Jealous, Actually By Kiki Pape
- Kiki Pape
- Oct 6, 2025
- 3 min read
Updated: Dec 6, 2025

Martin Scorsese once said that, “the true goal of storytelling is to make the audience care about your obsessions.”
What strikes me is how lucky the people who achieve that really are—those rare artists whose obsessions become something the world cares about too. Most of us dream of that kind of resonance, but we only see the polished surface once they get there. The struggle it took to be understood, to be noticed, to be cared about—that part rarely makes the story.
I wasn’t always a fan of Taylor Swift—in fact, there was a time when I pretended to “hate” her. Looking back, I realize that what I was really feeling was jealousy: jealousy that people cared so deeply about her work while my own hours of struggle went unnoticed. No one knows my name, yet I compare myself to Taylor Swift, one of the most recognizable artists in the world.
How Silly? But it was true.
I think back to my classrooms at the University of Colorado Boulder, where I first became captivated by the lyrical brilliance of Wordsworth and Dickinson. Once you fall into their words, you begin to understand why creating art is such a challenging path—especially when it comes to making a living from it.
What I admire in artists like Taylor Swift and in legends throughout history is their ability to make people care about their obsessions. They recognize when the music—and the culture—is shifting, and they know which words will carry meaning.
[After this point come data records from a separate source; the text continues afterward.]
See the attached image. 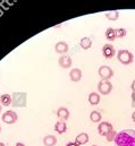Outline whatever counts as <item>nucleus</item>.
<instances>
[{
	"mask_svg": "<svg viewBox=\"0 0 135 146\" xmlns=\"http://www.w3.org/2000/svg\"><path fill=\"white\" fill-rule=\"evenodd\" d=\"M114 143L115 146H135V131L132 129H124L119 131Z\"/></svg>",
	"mask_w": 135,
	"mask_h": 146,
	"instance_id": "1",
	"label": "nucleus"
},
{
	"mask_svg": "<svg viewBox=\"0 0 135 146\" xmlns=\"http://www.w3.org/2000/svg\"><path fill=\"white\" fill-rule=\"evenodd\" d=\"M1 111H2V106L0 104V113H1Z\"/></svg>",
	"mask_w": 135,
	"mask_h": 146,
	"instance_id": "30",
	"label": "nucleus"
},
{
	"mask_svg": "<svg viewBox=\"0 0 135 146\" xmlns=\"http://www.w3.org/2000/svg\"><path fill=\"white\" fill-rule=\"evenodd\" d=\"M116 136H117V133L115 131V129L112 130V131H110L107 136H106V139L108 141V142H114L115 141V138H116Z\"/></svg>",
	"mask_w": 135,
	"mask_h": 146,
	"instance_id": "23",
	"label": "nucleus"
},
{
	"mask_svg": "<svg viewBox=\"0 0 135 146\" xmlns=\"http://www.w3.org/2000/svg\"><path fill=\"white\" fill-rule=\"evenodd\" d=\"M55 130H56L58 134H64V133H66V130H67V125H66V122L63 121V120L57 121V122L55 123Z\"/></svg>",
	"mask_w": 135,
	"mask_h": 146,
	"instance_id": "14",
	"label": "nucleus"
},
{
	"mask_svg": "<svg viewBox=\"0 0 135 146\" xmlns=\"http://www.w3.org/2000/svg\"><path fill=\"white\" fill-rule=\"evenodd\" d=\"M0 146H6V145H5V144H3L2 142H0Z\"/></svg>",
	"mask_w": 135,
	"mask_h": 146,
	"instance_id": "29",
	"label": "nucleus"
},
{
	"mask_svg": "<svg viewBox=\"0 0 135 146\" xmlns=\"http://www.w3.org/2000/svg\"><path fill=\"white\" fill-rule=\"evenodd\" d=\"M15 146H25V145H24L23 143H17V144H16Z\"/></svg>",
	"mask_w": 135,
	"mask_h": 146,
	"instance_id": "28",
	"label": "nucleus"
},
{
	"mask_svg": "<svg viewBox=\"0 0 135 146\" xmlns=\"http://www.w3.org/2000/svg\"><path fill=\"white\" fill-rule=\"evenodd\" d=\"M92 146H98V145H92Z\"/></svg>",
	"mask_w": 135,
	"mask_h": 146,
	"instance_id": "32",
	"label": "nucleus"
},
{
	"mask_svg": "<svg viewBox=\"0 0 135 146\" xmlns=\"http://www.w3.org/2000/svg\"><path fill=\"white\" fill-rule=\"evenodd\" d=\"M1 120H2L5 123H7V125H13V123H15V122L18 120V115H17V113H16L15 111L8 110V111H6V112L2 113Z\"/></svg>",
	"mask_w": 135,
	"mask_h": 146,
	"instance_id": "4",
	"label": "nucleus"
},
{
	"mask_svg": "<svg viewBox=\"0 0 135 146\" xmlns=\"http://www.w3.org/2000/svg\"><path fill=\"white\" fill-rule=\"evenodd\" d=\"M132 107L135 108V93H132Z\"/></svg>",
	"mask_w": 135,
	"mask_h": 146,
	"instance_id": "24",
	"label": "nucleus"
},
{
	"mask_svg": "<svg viewBox=\"0 0 135 146\" xmlns=\"http://www.w3.org/2000/svg\"><path fill=\"white\" fill-rule=\"evenodd\" d=\"M55 50H56V52H57V53H60L61 56H64L65 53H67L68 52L69 46H68V44L66 43V42L60 41V42L56 43V45H55Z\"/></svg>",
	"mask_w": 135,
	"mask_h": 146,
	"instance_id": "10",
	"label": "nucleus"
},
{
	"mask_svg": "<svg viewBox=\"0 0 135 146\" xmlns=\"http://www.w3.org/2000/svg\"><path fill=\"white\" fill-rule=\"evenodd\" d=\"M98 90H99L100 94L108 95L112 91V84L110 83V80H100L98 84Z\"/></svg>",
	"mask_w": 135,
	"mask_h": 146,
	"instance_id": "5",
	"label": "nucleus"
},
{
	"mask_svg": "<svg viewBox=\"0 0 135 146\" xmlns=\"http://www.w3.org/2000/svg\"><path fill=\"white\" fill-rule=\"evenodd\" d=\"M115 32H116L117 38H122V37L126 36V34H127V31L125 29H115Z\"/></svg>",
	"mask_w": 135,
	"mask_h": 146,
	"instance_id": "22",
	"label": "nucleus"
},
{
	"mask_svg": "<svg viewBox=\"0 0 135 146\" xmlns=\"http://www.w3.org/2000/svg\"><path fill=\"white\" fill-rule=\"evenodd\" d=\"M89 102H90V104H92V106L99 104V102H100V94H98V93H96V92L90 93V95H89Z\"/></svg>",
	"mask_w": 135,
	"mask_h": 146,
	"instance_id": "17",
	"label": "nucleus"
},
{
	"mask_svg": "<svg viewBox=\"0 0 135 146\" xmlns=\"http://www.w3.org/2000/svg\"><path fill=\"white\" fill-rule=\"evenodd\" d=\"M0 133H1V126H0Z\"/></svg>",
	"mask_w": 135,
	"mask_h": 146,
	"instance_id": "31",
	"label": "nucleus"
},
{
	"mask_svg": "<svg viewBox=\"0 0 135 146\" xmlns=\"http://www.w3.org/2000/svg\"><path fill=\"white\" fill-rule=\"evenodd\" d=\"M115 53H116V51H115L114 45L108 44V43L103 45V48H102V54H103L104 58H107V59H111V58L115 56Z\"/></svg>",
	"mask_w": 135,
	"mask_h": 146,
	"instance_id": "8",
	"label": "nucleus"
},
{
	"mask_svg": "<svg viewBox=\"0 0 135 146\" xmlns=\"http://www.w3.org/2000/svg\"><path fill=\"white\" fill-rule=\"evenodd\" d=\"M131 88H132V92L135 93V79L132 82V84H131Z\"/></svg>",
	"mask_w": 135,
	"mask_h": 146,
	"instance_id": "25",
	"label": "nucleus"
},
{
	"mask_svg": "<svg viewBox=\"0 0 135 146\" xmlns=\"http://www.w3.org/2000/svg\"><path fill=\"white\" fill-rule=\"evenodd\" d=\"M101 113L97 110H94L90 113V119H91L92 122H101Z\"/></svg>",
	"mask_w": 135,
	"mask_h": 146,
	"instance_id": "20",
	"label": "nucleus"
},
{
	"mask_svg": "<svg viewBox=\"0 0 135 146\" xmlns=\"http://www.w3.org/2000/svg\"><path fill=\"white\" fill-rule=\"evenodd\" d=\"M69 78H70L72 82H75V83L80 82V80L82 79V72H81V69H78V68H73V69L70 70V73H69Z\"/></svg>",
	"mask_w": 135,
	"mask_h": 146,
	"instance_id": "11",
	"label": "nucleus"
},
{
	"mask_svg": "<svg viewBox=\"0 0 135 146\" xmlns=\"http://www.w3.org/2000/svg\"><path fill=\"white\" fill-rule=\"evenodd\" d=\"M114 130V127H112V125L110 123V122H108V121H101L100 123H99V126H98V133H99V135H101V136H107L110 131H112Z\"/></svg>",
	"mask_w": 135,
	"mask_h": 146,
	"instance_id": "6",
	"label": "nucleus"
},
{
	"mask_svg": "<svg viewBox=\"0 0 135 146\" xmlns=\"http://www.w3.org/2000/svg\"><path fill=\"white\" fill-rule=\"evenodd\" d=\"M88 142H89V135H88L86 133H81V134H78V135L76 136V138H75V143L80 146L86 144Z\"/></svg>",
	"mask_w": 135,
	"mask_h": 146,
	"instance_id": "12",
	"label": "nucleus"
},
{
	"mask_svg": "<svg viewBox=\"0 0 135 146\" xmlns=\"http://www.w3.org/2000/svg\"><path fill=\"white\" fill-rule=\"evenodd\" d=\"M69 111H68L67 108H65V107H60L59 109L57 110V117L60 119V120H63V121H65V120H67L68 118H69Z\"/></svg>",
	"mask_w": 135,
	"mask_h": 146,
	"instance_id": "13",
	"label": "nucleus"
},
{
	"mask_svg": "<svg viewBox=\"0 0 135 146\" xmlns=\"http://www.w3.org/2000/svg\"><path fill=\"white\" fill-rule=\"evenodd\" d=\"M58 64H59V66H60L61 68H64V69H68V68H70V67H72V65H73V60H72V58H70L69 56L64 54V56L59 57Z\"/></svg>",
	"mask_w": 135,
	"mask_h": 146,
	"instance_id": "9",
	"label": "nucleus"
},
{
	"mask_svg": "<svg viewBox=\"0 0 135 146\" xmlns=\"http://www.w3.org/2000/svg\"><path fill=\"white\" fill-rule=\"evenodd\" d=\"M106 17H107L109 21H117V18L119 17V11H117V10H112V11L106 14Z\"/></svg>",
	"mask_w": 135,
	"mask_h": 146,
	"instance_id": "21",
	"label": "nucleus"
},
{
	"mask_svg": "<svg viewBox=\"0 0 135 146\" xmlns=\"http://www.w3.org/2000/svg\"><path fill=\"white\" fill-rule=\"evenodd\" d=\"M11 102H13V98H11V95H9V94H2L1 96H0V104L2 106V107H8V106H11Z\"/></svg>",
	"mask_w": 135,
	"mask_h": 146,
	"instance_id": "15",
	"label": "nucleus"
},
{
	"mask_svg": "<svg viewBox=\"0 0 135 146\" xmlns=\"http://www.w3.org/2000/svg\"><path fill=\"white\" fill-rule=\"evenodd\" d=\"M132 120H133V121L135 122V111L133 112V113H132Z\"/></svg>",
	"mask_w": 135,
	"mask_h": 146,
	"instance_id": "27",
	"label": "nucleus"
},
{
	"mask_svg": "<svg viewBox=\"0 0 135 146\" xmlns=\"http://www.w3.org/2000/svg\"><path fill=\"white\" fill-rule=\"evenodd\" d=\"M43 144L45 146H55L57 144V138L53 135H47L43 138Z\"/></svg>",
	"mask_w": 135,
	"mask_h": 146,
	"instance_id": "16",
	"label": "nucleus"
},
{
	"mask_svg": "<svg viewBox=\"0 0 135 146\" xmlns=\"http://www.w3.org/2000/svg\"><path fill=\"white\" fill-rule=\"evenodd\" d=\"M80 45H81L82 49L88 50V49H90L92 46V40L90 37H83L81 40V42H80Z\"/></svg>",
	"mask_w": 135,
	"mask_h": 146,
	"instance_id": "18",
	"label": "nucleus"
},
{
	"mask_svg": "<svg viewBox=\"0 0 135 146\" xmlns=\"http://www.w3.org/2000/svg\"><path fill=\"white\" fill-rule=\"evenodd\" d=\"M98 74H99L101 80H109L114 76V72L109 66H101L98 70Z\"/></svg>",
	"mask_w": 135,
	"mask_h": 146,
	"instance_id": "7",
	"label": "nucleus"
},
{
	"mask_svg": "<svg viewBox=\"0 0 135 146\" xmlns=\"http://www.w3.org/2000/svg\"><path fill=\"white\" fill-rule=\"evenodd\" d=\"M66 146H80V145H77L75 142H69V143L66 144Z\"/></svg>",
	"mask_w": 135,
	"mask_h": 146,
	"instance_id": "26",
	"label": "nucleus"
},
{
	"mask_svg": "<svg viewBox=\"0 0 135 146\" xmlns=\"http://www.w3.org/2000/svg\"><path fill=\"white\" fill-rule=\"evenodd\" d=\"M104 35H106V38H107V40H109V41H114V40H116V38H117V37H116L115 29H112V27H108V29L106 30Z\"/></svg>",
	"mask_w": 135,
	"mask_h": 146,
	"instance_id": "19",
	"label": "nucleus"
},
{
	"mask_svg": "<svg viewBox=\"0 0 135 146\" xmlns=\"http://www.w3.org/2000/svg\"><path fill=\"white\" fill-rule=\"evenodd\" d=\"M117 59L123 65H130V64H132L134 61V56H133V53L131 51L122 49V50H119L117 52Z\"/></svg>",
	"mask_w": 135,
	"mask_h": 146,
	"instance_id": "3",
	"label": "nucleus"
},
{
	"mask_svg": "<svg viewBox=\"0 0 135 146\" xmlns=\"http://www.w3.org/2000/svg\"><path fill=\"white\" fill-rule=\"evenodd\" d=\"M11 106L15 108H24L27 104V94L25 92H15L11 95Z\"/></svg>",
	"mask_w": 135,
	"mask_h": 146,
	"instance_id": "2",
	"label": "nucleus"
}]
</instances>
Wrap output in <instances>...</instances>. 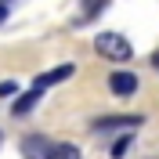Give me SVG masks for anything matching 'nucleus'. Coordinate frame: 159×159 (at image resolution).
I'll use <instances>...</instances> for the list:
<instances>
[{"mask_svg": "<svg viewBox=\"0 0 159 159\" xmlns=\"http://www.w3.org/2000/svg\"><path fill=\"white\" fill-rule=\"evenodd\" d=\"M109 90L116 94V98H130V94L138 90V76L127 72V69H116V72L109 76Z\"/></svg>", "mask_w": 159, "mask_h": 159, "instance_id": "3", "label": "nucleus"}, {"mask_svg": "<svg viewBox=\"0 0 159 159\" xmlns=\"http://www.w3.org/2000/svg\"><path fill=\"white\" fill-rule=\"evenodd\" d=\"M40 98H43V90H40V87H33V90H25V94H18V98H15V105H11V116H29V112L40 105Z\"/></svg>", "mask_w": 159, "mask_h": 159, "instance_id": "6", "label": "nucleus"}, {"mask_svg": "<svg viewBox=\"0 0 159 159\" xmlns=\"http://www.w3.org/2000/svg\"><path fill=\"white\" fill-rule=\"evenodd\" d=\"M47 159H80L76 145H65V141H54V148L47 152Z\"/></svg>", "mask_w": 159, "mask_h": 159, "instance_id": "7", "label": "nucleus"}, {"mask_svg": "<svg viewBox=\"0 0 159 159\" xmlns=\"http://www.w3.org/2000/svg\"><path fill=\"white\" fill-rule=\"evenodd\" d=\"M72 72H76V65H72V61H65V65H58V69H51V72H40V76H36V83H33V87L47 90V87H54V83H61V80H69Z\"/></svg>", "mask_w": 159, "mask_h": 159, "instance_id": "5", "label": "nucleus"}, {"mask_svg": "<svg viewBox=\"0 0 159 159\" xmlns=\"http://www.w3.org/2000/svg\"><path fill=\"white\" fill-rule=\"evenodd\" d=\"M11 94H18V83H11V80L0 83V98H11Z\"/></svg>", "mask_w": 159, "mask_h": 159, "instance_id": "10", "label": "nucleus"}, {"mask_svg": "<svg viewBox=\"0 0 159 159\" xmlns=\"http://www.w3.org/2000/svg\"><path fill=\"white\" fill-rule=\"evenodd\" d=\"M94 51H98L105 61H130L134 58V47L123 33H98L94 36Z\"/></svg>", "mask_w": 159, "mask_h": 159, "instance_id": "1", "label": "nucleus"}, {"mask_svg": "<svg viewBox=\"0 0 159 159\" xmlns=\"http://www.w3.org/2000/svg\"><path fill=\"white\" fill-rule=\"evenodd\" d=\"M105 7H109V0H83V15H80V22H76V25L90 22L94 15H98V11H105Z\"/></svg>", "mask_w": 159, "mask_h": 159, "instance_id": "8", "label": "nucleus"}, {"mask_svg": "<svg viewBox=\"0 0 159 159\" xmlns=\"http://www.w3.org/2000/svg\"><path fill=\"white\" fill-rule=\"evenodd\" d=\"M127 148H130V134H127V138H119L116 145H112V156L119 159V156H123V152H127Z\"/></svg>", "mask_w": 159, "mask_h": 159, "instance_id": "9", "label": "nucleus"}, {"mask_svg": "<svg viewBox=\"0 0 159 159\" xmlns=\"http://www.w3.org/2000/svg\"><path fill=\"white\" fill-rule=\"evenodd\" d=\"M152 65H156V69H159V51H156V54H152Z\"/></svg>", "mask_w": 159, "mask_h": 159, "instance_id": "12", "label": "nucleus"}, {"mask_svg": "<svg viewBox=\"0 0 159 159\" xmlns=\"http://www.w3.org/2000/svg\"><path fill=\"white\" fill-rule=\"evenodd\" d=\"M0 22H7V0H0Z\"/></svg>", "mask_w": 159, "mask_h": 159, "instance_id": "11", "label": "nucleus"}, {"mask_svg": "<svg viewBox=\"0 0 159 159\" xmlns=\"http://www.w3.org/2000/svg\"><path fill=\"white\" fill-rule=\"evenodd\" d=\"M51 148H54V141L43 138V134H29V138L22 141V156L25 159H47Z\"/></svg>", "mask_w": 159, "mask_h": 159, "instance_id": "4", "label": "nucleus"}, {"mask_svg": "<svg viewBox=\"0 0 159 159\" xmlns=\"http://www.w3.org/2000/svg\"><path fill=\"white\" fill-rule=\"evenodd\" d=\"M145 119L141 116H101V119H94L90 123V130H134V127H141Z\"/></svg>", "mask_w": 159, "mask_h": 159, "instance_id": "2", "label": "nucleus"}]
</instances>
They sense what’s “cool” before it becomes so, and they carve out their own path. Maybe that’s the lesson: putting yourself out there, but also listening. It’s in balancing both that your art finds its strongest voice.
Does obsession outweigh the need to make money?
I’m not sure. We need art to live—to feel, to connect, to make sense of the world—but so often, the world doesn’t recognize its value. The world rarely treats art as essential. It is usually the last thing funded, the first thing dismissed, the easiest thing to overlook. We celebrate artists once they’re successful, but forget that someone had to believe in them before their work became valuable.
I don’t know if obsession is enough. Some days, it feels like everything. Some days, it feels like not nearly enough. But what I do know is that the fire doesn’t go out, even when I want to bang my head against my computer.
My obsessions always return.
The struggle makes it worth it, and it is my own version of imposter syndrome. The obsession itself is proof: that something in you is alive, even when no one else is watching.
But then, I see someone like my dentist or lawyer on TikTok—people whose work is undeniably essential, yet not traditionally “artistic”—sharing their craft online, building an audience, and finding success without decades of unseen suffering or starving in silence.
And I realize: maybe the idea that artists must endure extreme hardship to be valued is starting to shift. Social media collapses the hierarchy of who gets to be seen, who gets to make a living from their passions, and what counts as “worthy” work.
It doesn’t make the obsession feel any less real, or the struggle any less personal. But it does make one thing clear: passion and proof don’t have to come wrapped in suffering. They just have to exist—and sometimes, being bold enough to share them is enough to spark the fire in others.